CHALLENGES -
A. In the SEC filing below on Edward J. Lawson's retirement, until what date will he keep providing services to the company under the Transition Agreement?
B. Pick up the SEC filing on Edward J. Lawson's retirement after its last sentence and carry it forward.

::: PROVIDED PASSAGE

UNITED STATES
SECURITIES AND EXCHANGE COMMISSION
WASHINGTON, D.C. 20549


FORM 8-K/A
Amendment No. 1

CURRENT REPORT

Pursuant to Section 13 or 15(d) of the
Securities Exchange Act of 1934


Date of Report: May 5, 2008
(Date of earliest event reported)


21ST CENTURY HOLDING COMPANY
(Exact name of registrant as specified in its charter)


Florida
 
0-2500111
 
65-0248866
 
(State or other jurisdiction of incorporation)
 
(Commission File Number)
 
(I.R.S. Employer Identification No.)
 


3661 West Oakland Park Blvd., Suite 300
 
 
 
Lauderdale Lakes, FL
 
 
33311
(Address of principal executive offices)
 
 
(Zip Code)


Registrant’s telephone number, including area code: (954) 581-9993 

NOT APPLICABLE
(Former Name or Former Address, if Changed Since Last Report)

Check the appropriate box below if the Form 8-K filing is intended to simultaneously satisfy the filing obligation of the registrant under any of the following provisions (see General Instruction A.2. below):

  o
Written communications pursuant to Rule 425 under the Securities Act (17 CFR 230.425)
  o 
Soliciting material pursuant to Rule 14a-12 under the Exchange Act (17 CFR 240.14a-12)
  o 
Pre-commencement communications pursuant to Rule 14d-2(b) under the Exchange Act (17 CFR 240.14d-2(b))
  o 
Pre-commencement communications pursuant to Rule 13e-4(c) under the Exchange Act (17 CFR 240.13e-4(c))

 
 

 

Item 1.01 /Item 5.02 Entry Into a Material Definitive Agreement / Departure of Directors or Principal Officers; Election of Directors; Appointment of Principal Officers; Compensatory Arrangements of Certain Officers

Transition Agreement between 21st Century Holding Company and Edward J. Lawson due to his Retirement from the positions of Chief Executive Officer and Chairman of the Board

On May 5, 2008, Edward J. Lawson announced that he will resign as 21st Century Holding Company’s (the “Company”) Chief Executive Officer and Chairman of the Board effective as of June 30, 2008 and resign from all subsidiary appointments and/or positions effective May 6, 2008. Mr. Lawson is retiring for personal reasons and does not have any disagreements with the Company. In connection with his retirement from the the Company, Mr. Lawson and the Company entered into a Transition Agreement (the “Transition Agreement”) which provides that Mr. Lawson will continue to provide services to the Company from June 30, 2008 (the “Resignation Date”) through December 31, 2010 (the "Expiration Date"). These services that Mr. Lawson will provide to the Company during the term of the Transition Agreement will include, without limitation, advice regarding the Company's business and growth strategy.

::::::
::: EXTRACTED INFORMATION

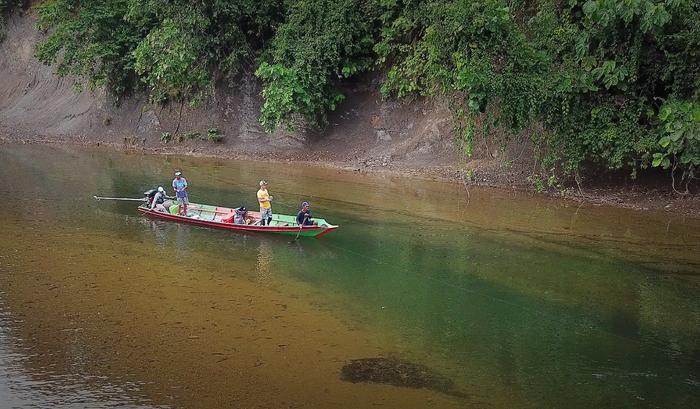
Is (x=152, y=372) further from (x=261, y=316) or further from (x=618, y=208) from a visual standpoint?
(x=618, y=208)

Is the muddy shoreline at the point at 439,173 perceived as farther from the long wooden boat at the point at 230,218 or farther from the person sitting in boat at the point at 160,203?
the person sitting in boat at the point at 160,203

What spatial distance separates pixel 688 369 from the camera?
1012 cm

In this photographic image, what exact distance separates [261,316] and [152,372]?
8.08 ft

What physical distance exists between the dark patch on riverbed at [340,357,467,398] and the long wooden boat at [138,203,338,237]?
21.3 ft

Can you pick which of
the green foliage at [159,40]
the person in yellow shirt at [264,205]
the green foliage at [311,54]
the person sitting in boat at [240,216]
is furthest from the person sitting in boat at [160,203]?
the green foliage at [159,40]

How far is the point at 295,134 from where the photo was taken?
2858 cm

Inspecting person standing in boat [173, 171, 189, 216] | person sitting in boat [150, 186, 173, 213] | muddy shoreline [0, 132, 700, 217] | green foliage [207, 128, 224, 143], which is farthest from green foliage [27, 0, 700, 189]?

::::::

WRITTEN ANSWERS -
A. December 31, 2010.

B.
Under the Transition Agreement, Mr. Lawson will receive salary equal to $175,000 per year, payable in accordance with the Company's normal payroll practices. The Transition Agreement is for a term ("Term") of thirty months from the Resignation Date, unless otherwise terminated as specified therein. In the aggregate, Mr. Lawson will receive salary payments equal to Four Hundred Thirty Seven Thousand Five Hundred Dollars ($437,500) during the Term of the Transition Agreement, unless the Transition Agreement is terminated prior to the Expiration Date. In exchange, Mr. Lawson is (i) waiving any claim that he may have against the Company or any affiliated companies in connection with his employment, (ii) terminating his employment agreement with the Company dated September 1, 1998, as amended (the "Employment Agreement"), (iii) acknowledging that certain obligations under his Employment Agreement relating to non-competition and confidentiality continue to apply to him and (iv) agreeing to assist the Company in any on-going litigation or future litigation.

 
The description of the terms of the Transition Agreement is qualified in its entirety by reference to the full text of the Transition Agreement which is filed as Exhibit 10.1 to this Current Report on Form 8-K and is incorporated herein by reference
 
 

Item 9.01 Financial Statements and Exhibits.
 
(c)
 
Exhibits.
10.1
 
Transition Agreement between Edward J. Lawson and 21st Century Holding Company dated May 6, 2008.
 
 
 
 
 
 
 

 

SIGNATURES

Pursuant to the requirements of the Securities Exchange Act of 1934, the registrant has duly caused this report to be signed on its behalf by the undersigned hereunto duly authorized.


 
 
21ST CENTURY HOLDING COMPANY
     
     
     
Date: May 9, 2008
 
By:   /s/ Peter J. Prygelski, III   
 
 
Name:    Peter J. Prygelski, III
 
 
Title:       Chief Financial Officer
   
(Principal Accounting and Financial Officer)
     

 
 
 
 

 
 
 

 
EXHIBIT INDEX


Exhibit No.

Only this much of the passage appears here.